My skin frequently feels dry, especially after showers. When I go to the store, I am confused with all the moisturizer choices. How do I choose a good moisturizer for my skin?



Moisturizers – Are they really needed? The truth is that moisturizers are a growing component of daily skin care and account for one of the most common over the counter products sold in North America. This growth is partly due to the fact that what started as a simple moisturizer has become a sophisticated vehicle for delivery of complex nourishment and regulatory molecules to the skin. The following article introduces the reader to the basic structure of moisturizer as well its potential use for elegant delivery of therapeutic compounds.


The moisturizers are mostly used for one of the following reasons:

  1. To repair the skin's ability to provide an effective barrier against outside pollutants, toxins, bacteria, viruses, fungi and to prevent the essential components of our skin and tissues from escaping our bodies.
  2. To increase the water content of the skin in both dermis [deeper layer of the skin] and epidermis
    [outermost layer of the skin].
  3. To reduce skin vulnerability against trans-epidermal (through the skin) water loss.
  4. To rebalance the skin's composition of lipids (fats) both inside and outside the skin cells.
  5. To deliver nutrients and regulatory substances to the viable portion of the dermis and epidermis.

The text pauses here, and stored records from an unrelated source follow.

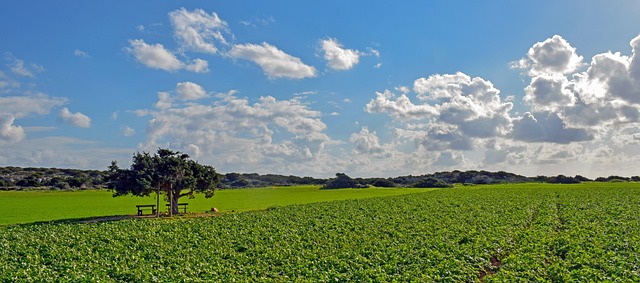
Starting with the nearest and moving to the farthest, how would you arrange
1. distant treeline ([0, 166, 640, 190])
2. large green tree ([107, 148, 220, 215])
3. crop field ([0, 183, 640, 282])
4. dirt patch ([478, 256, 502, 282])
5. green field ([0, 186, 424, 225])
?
crop field ([0, 183, 640, 282]), dirt patch ([478, 256, 502, 282]), large green tree ([107, 148, 220, 215]), green field ([0, 186, 424, 225]), distant treeline ([0, 166, 640, 190])

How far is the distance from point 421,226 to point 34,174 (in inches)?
6604

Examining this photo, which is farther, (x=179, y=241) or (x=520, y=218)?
(x=520, y=218)

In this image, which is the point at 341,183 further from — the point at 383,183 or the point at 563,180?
the point at 563,180

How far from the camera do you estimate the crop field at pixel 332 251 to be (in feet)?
58.1

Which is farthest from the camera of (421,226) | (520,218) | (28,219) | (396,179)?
(396,179)

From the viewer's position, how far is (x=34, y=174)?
160375 millimetres

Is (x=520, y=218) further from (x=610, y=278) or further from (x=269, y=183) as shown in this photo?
(x=269, y=183)

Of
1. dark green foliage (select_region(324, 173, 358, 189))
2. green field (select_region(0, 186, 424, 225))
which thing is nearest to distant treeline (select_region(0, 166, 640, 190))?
dark green foliage (select_region(324, 173, 358, 189))

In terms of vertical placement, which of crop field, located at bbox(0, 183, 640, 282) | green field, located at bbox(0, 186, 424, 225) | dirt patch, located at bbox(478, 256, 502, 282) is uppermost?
green field, located at bbox(0, 186, 424, 225)

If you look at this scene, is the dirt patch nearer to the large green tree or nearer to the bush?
the large green tree

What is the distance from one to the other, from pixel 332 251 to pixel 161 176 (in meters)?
25.5

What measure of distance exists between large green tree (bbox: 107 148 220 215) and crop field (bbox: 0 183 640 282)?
7.77m

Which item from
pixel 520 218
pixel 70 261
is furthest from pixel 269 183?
pixel 70 261

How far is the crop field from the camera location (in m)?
17.7
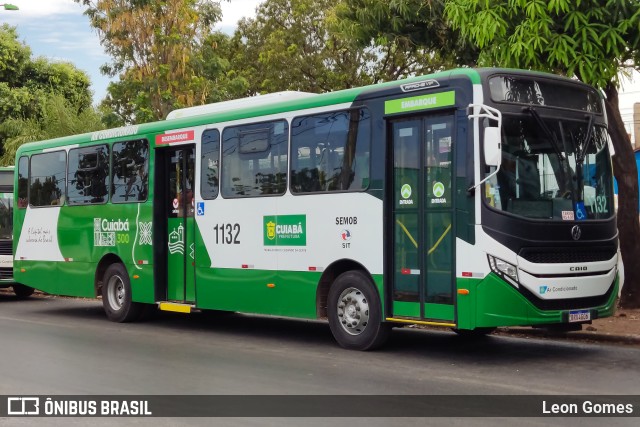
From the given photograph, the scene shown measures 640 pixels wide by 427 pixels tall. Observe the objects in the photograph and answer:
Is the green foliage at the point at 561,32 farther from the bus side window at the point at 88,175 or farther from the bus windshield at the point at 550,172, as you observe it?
the bus side window at the point at 88,175

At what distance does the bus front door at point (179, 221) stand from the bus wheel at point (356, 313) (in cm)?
331

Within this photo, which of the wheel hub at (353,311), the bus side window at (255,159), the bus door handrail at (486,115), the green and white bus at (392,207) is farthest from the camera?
the bus side window at (255,159)

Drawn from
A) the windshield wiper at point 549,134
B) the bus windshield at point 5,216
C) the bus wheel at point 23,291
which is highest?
the windshield wiper at point 549,134

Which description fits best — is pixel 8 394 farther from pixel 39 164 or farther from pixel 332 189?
pixel 39 164

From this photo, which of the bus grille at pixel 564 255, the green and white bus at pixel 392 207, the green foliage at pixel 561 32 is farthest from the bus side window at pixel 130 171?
the bus grille at pixel 564 255

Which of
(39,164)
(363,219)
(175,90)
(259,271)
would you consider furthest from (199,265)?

moisturizer180.jpgThe anatomy of most moisturizers encompasses at least one of the following components: emollients, occlusive agents, humectants as well as additives designed to add extra benefits to the traditional functions of the moisturizers.

Emollients, such as fatty acids, dimethicone or isopropyl palmitate, improve the visual aspect of the skin by sealing the tiny splits between the components of stratum corneum (outmost, non-living part of the epidermis). These properties account for the resulting skin softness and smoothness when emollients are used in a moisturizer.

Occlusive agents such as petrolatum, lanolin, mineral oil or silicones, block trans-epidermal water loss. Petrolatum is the most potent occlusive agents and, as such, can be used extensively in patients with compromised skin barrier (in patients with atopic dermatitis [eczema]). Even at low concentrations, such as 5% petroleum jelly, it can reduce water loss through the skin by 98%. Because of the powerful occlusive properties, these agents have to be used carefully on the face as acne cosmetica [acne related to the use of cosmetics] can result.

Humectants such as glycerin, propylene glycol and urea, are designed to attract water either from the environment or from the underlying dermis to the epidermis. Since humectants can also draw water from the dermis, they can actually increase the trans-epidermal water loss. The water that is moved from the dermis to the epidermis can evaporate from the skin’s surface paradoxically resulting in dry skin. It is for this reason that most humectants are used in combination with an occlusive agent. This accomplishes two functions: moisture retention and prevention of water loss.

The era of newer, much more sophisticated moisturizers is upon us where scientifically formulated delivery systems can offer additive benefits of supplementing and modulating skin cells for their optimal function and differentiation. As such, these new moisturizers offer a cutting edge frontier where therapeutic benefits are combined with the moisturizing qualities of topical products. Vitamins, minerals, growth factors, peptides, enzymes and co-enzymes are some of the few categories of molecules currently in use in the latest fight to prevent skin deterioration and optimize its functioning.